Data for review.

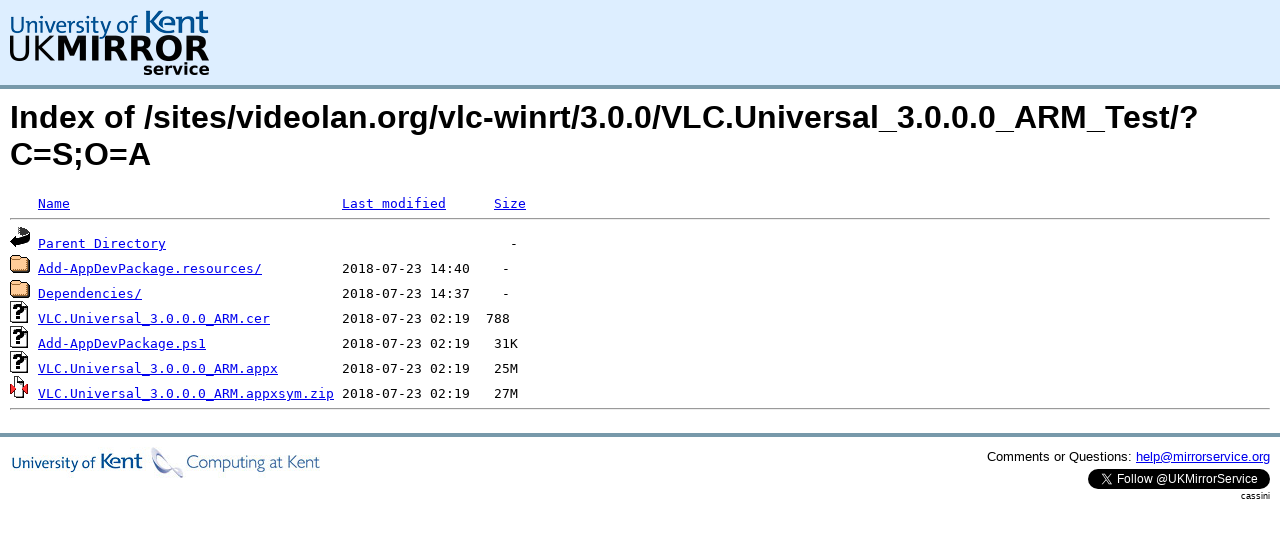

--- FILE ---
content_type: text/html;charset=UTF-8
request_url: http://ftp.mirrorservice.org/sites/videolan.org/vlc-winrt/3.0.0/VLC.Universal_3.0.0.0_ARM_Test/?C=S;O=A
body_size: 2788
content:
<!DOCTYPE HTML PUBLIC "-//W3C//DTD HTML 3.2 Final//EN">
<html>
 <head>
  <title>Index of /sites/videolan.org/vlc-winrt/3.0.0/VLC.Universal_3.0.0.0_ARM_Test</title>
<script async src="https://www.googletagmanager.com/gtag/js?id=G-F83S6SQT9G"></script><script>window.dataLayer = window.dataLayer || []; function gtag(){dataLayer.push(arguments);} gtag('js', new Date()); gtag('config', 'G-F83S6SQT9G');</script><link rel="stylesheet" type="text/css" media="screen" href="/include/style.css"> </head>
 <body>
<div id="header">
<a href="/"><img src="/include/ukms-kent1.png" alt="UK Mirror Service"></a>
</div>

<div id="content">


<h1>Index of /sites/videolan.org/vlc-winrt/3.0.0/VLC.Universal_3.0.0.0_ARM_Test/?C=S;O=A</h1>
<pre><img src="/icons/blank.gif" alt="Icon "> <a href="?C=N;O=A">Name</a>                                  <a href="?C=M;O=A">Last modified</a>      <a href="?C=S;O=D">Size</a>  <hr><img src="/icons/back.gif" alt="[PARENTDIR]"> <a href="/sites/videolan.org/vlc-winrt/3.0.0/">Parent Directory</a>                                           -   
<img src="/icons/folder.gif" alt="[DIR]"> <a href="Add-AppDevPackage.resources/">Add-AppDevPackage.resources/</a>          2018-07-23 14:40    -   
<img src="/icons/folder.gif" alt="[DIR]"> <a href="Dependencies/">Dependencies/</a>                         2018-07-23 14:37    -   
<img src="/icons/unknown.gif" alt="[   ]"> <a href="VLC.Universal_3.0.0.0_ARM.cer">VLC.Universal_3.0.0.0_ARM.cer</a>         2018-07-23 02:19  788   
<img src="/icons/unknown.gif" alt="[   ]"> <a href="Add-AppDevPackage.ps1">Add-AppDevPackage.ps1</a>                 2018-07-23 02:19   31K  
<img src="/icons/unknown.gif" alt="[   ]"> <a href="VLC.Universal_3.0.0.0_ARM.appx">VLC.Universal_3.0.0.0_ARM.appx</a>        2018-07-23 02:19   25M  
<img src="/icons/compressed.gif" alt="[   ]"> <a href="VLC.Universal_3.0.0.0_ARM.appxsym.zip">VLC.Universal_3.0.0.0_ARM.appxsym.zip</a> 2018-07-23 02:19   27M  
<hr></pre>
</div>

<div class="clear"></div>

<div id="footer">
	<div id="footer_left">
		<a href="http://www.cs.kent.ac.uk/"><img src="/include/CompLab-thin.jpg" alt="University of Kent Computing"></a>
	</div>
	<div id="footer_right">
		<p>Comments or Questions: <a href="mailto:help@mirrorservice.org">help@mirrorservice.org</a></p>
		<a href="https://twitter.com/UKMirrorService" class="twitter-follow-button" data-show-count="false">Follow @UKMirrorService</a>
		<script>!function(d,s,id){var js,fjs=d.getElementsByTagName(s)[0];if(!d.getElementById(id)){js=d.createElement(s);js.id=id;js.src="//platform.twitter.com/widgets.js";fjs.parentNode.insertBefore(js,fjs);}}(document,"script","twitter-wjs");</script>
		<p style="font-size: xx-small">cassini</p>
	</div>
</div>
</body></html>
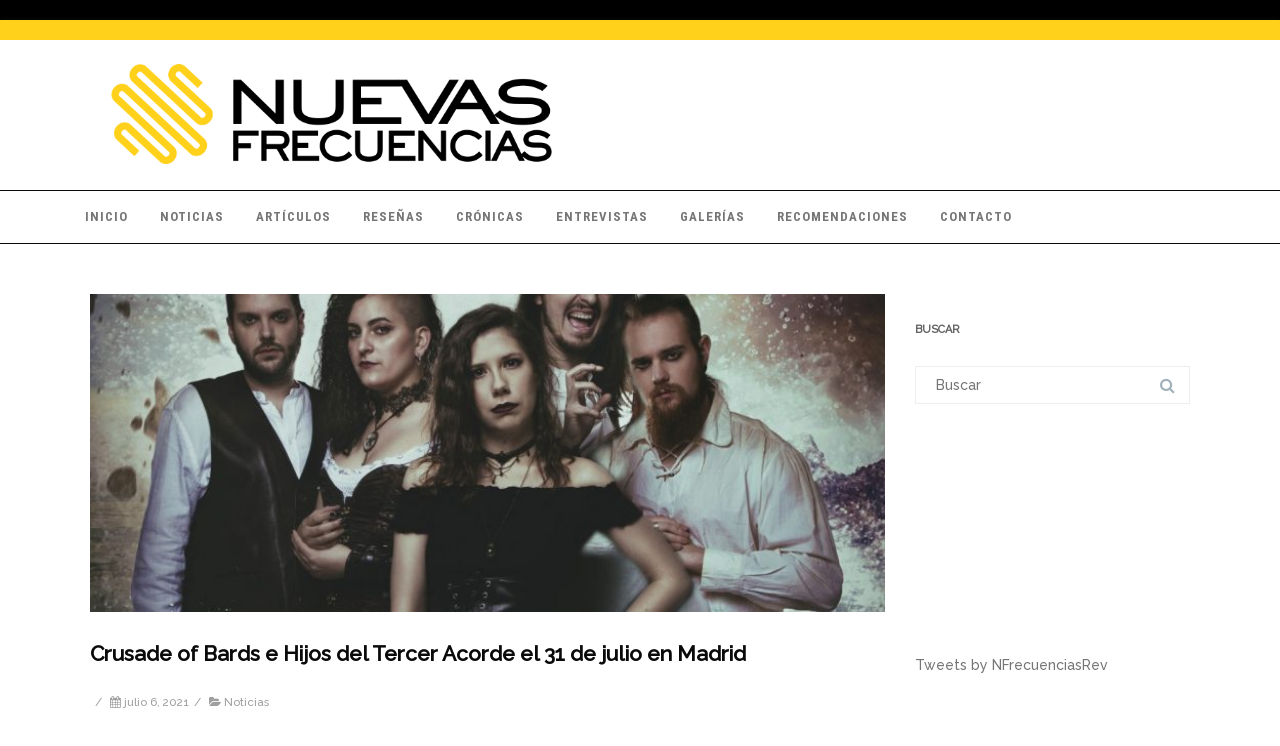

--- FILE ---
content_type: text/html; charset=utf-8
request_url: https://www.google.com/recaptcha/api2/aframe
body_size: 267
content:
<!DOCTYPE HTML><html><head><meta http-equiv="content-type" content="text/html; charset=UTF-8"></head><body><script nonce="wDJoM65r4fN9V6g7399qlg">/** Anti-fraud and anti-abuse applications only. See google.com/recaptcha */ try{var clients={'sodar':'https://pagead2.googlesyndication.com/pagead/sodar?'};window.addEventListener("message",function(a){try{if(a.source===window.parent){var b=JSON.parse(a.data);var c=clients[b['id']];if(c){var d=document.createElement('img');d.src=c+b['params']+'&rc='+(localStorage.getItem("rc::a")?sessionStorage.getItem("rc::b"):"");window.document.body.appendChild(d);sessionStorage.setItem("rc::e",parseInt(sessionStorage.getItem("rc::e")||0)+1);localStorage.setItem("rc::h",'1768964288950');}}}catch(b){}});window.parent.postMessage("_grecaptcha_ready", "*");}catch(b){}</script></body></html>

Task. Should a picture appear among the entries, skip it and copy the rest exactly.

Result of the task.
--- FILE ---
content_type: text/html;charset=UTF-8
request_url: http://ftp.mirrorservice.org/sites/videolan.org/vlc-winrt/3.0.0/VLC.Universal_3.0.0.0_ARM_Test/?C=S;O=A
body_size: 2788
content:
<!DOCTYPE HTML PUBLIC "-//W3C//DTD HTML 3.2 Final//EN">
<html>
 <head>
  <title>Index of /sites/videolan.org/vlc-winrt/3.0.0/VLC.Universal_3.0.0.0_ARM_Test</title>
<script async src="https://www.googletagmanager.com/gtag/js?id=G-F83S6SQT9G"></script><script>window.dataLayer = window.dataLayer || []; function gtag(){dataLayer.push(arguments);} gtag('js', new Date()); gtag('config', 'G-F83S6SQT9G');</script><link rel="stylesheet" type="text/css" media="screen" href="/include/style.css"> </head>
 <body>
<div id="header">
<a href="/"><img src="/include/ukms-kent1.png" alt="UK Mirror Service"></a>
</div>

<div id="content">


<h1>Index of /sites/videolan.org/vlc-winrt/3.0.0/VLC.Universal_3.0.0.0_ARM_Test/?C=S;O=A</h1>
<pre><img src="/icons/blank.gif" alt="Icon "> <a href="?C=N;O=A">Name</a>                                  <a href="?C=M;O=A">Last modified</a>      <a href="?C=S;O=D">Size</a>  <hr><img src="/icons/back.gif" alt="[PARENTDIR]"> <a href="/sites/videolan.org/vlc-winrt/3.0.0/">Parent Directory</a>                                           -   
<img src="/icons/folder.gif" alt="[DIR]"> <a href="Add-AppDevPackage.resources/">Add-AppDevPackage.resources/</a>          2018-07-23 14:40    -   
<img src="/icons/folder.gif" alt="[DIR]"> <a href="Dependencies/">Dependencies/</a>                         2018-07-23 14:37    -   
<img src="/icons/unknown.gif" alt="[   ]"> <a href="VLC.Universal_3.0.0.0_ARM.cer">VLC.Universal_3.0.0.0_ARM.cer</a>         2018-07-23 02:19  788   
<img src="/icons/unknown.gif" alt="[   ]"> <a href="Add-AppDevPackage.ps1">Add-AppDevPackage.ps1</a>                 2018-07-23 02:19   31K  
<img src="/icons/unknown.gif" alt="[   ]"> <a href="VLC.Universal_3.0.0.0_ARM.appx">VLC.Universal_3.0.0.0_ARM.appx</a>        2018-07-23 02:19   25M  
<img src="/icons/compressed.gif" alt="[   ]"> <a href="VLC.Universal_3.0.0.0_ARM.appxsym.zip">VLC.Universal_3.0.0.0_ARM.appxsym.zip</a> 2018-07-23 02:19   27M  
<hr></pre>
</div>

<div class="clear"></div>

<div id="footer">
	<div id="footer_left">
		<a href="http://www.cs.kent.ac.uk/"><img src="/include/CompLab-thin.jpg" alt="University of Kent Computing"></a>
	</div>
	<div id="footer_right">
		<p>Comments or Questions: <a href="mailto:help@mirrorservice.org">help@mirrorservice.org</a></p>
		<a href="https://twitter.com/UKMirrorService" class="twitter-follow-button" data-show-count="false">Follow @UKMirrorService</a>
		<script>!function(d,s,id){var js,fjs=d.getElementsByTagName(s)[0];if(!d.getElementById(id)){js=d.createElement(s);js.id=id;js.src="//platform.twitter.com/widgets.js";fjs.parentNode.insertBefore(js,fjs);}}(document,"script","twitter-wjs");</script>
		<p style="font-size: xx-small">cassini</p>
	</div>
</div>
</body></html>

--- FILE ---
content_type: text/html; charset=utf-8
request_url: https://www.google.com/recaptcha/api2/aframe
body_size: 267
content:
<!DOCTYPE HTML><html><head><meta http-equiv="content-type" content="text/html; charset=UTF-8"></head><body><script nonce="wDJoM65r4fN9V6g7399qlg">/** Anti-fraud and anti-abuse applications only. See google.com/recaptcha */ try{var clients={'sodar':'https://pagead2.googlesyndication.com/pagead/sodar?'};window.addEventListener("message",function(a){try{if(a.source===window.parent){var b=JSON.parse(a.data);var c=clients[b['id']];if(c){var d=document.createElement('img');d.src=c+b['params']+'&rc='+(localStorage.getItem("rc::a")?sessionStorage.getItem("rc::b"):"");window.document.body.appendChild(d);sessionStorage.setItem("rc::e",parseInt(sessionStorage.getItem("rc::e")||0)+1);localStorage.setItem("rc::h",'1768964288950');}}}catch(b){}});window.parent.postMessage("_grecaptcha_ready", "*");}catch(b){}</script></body></html>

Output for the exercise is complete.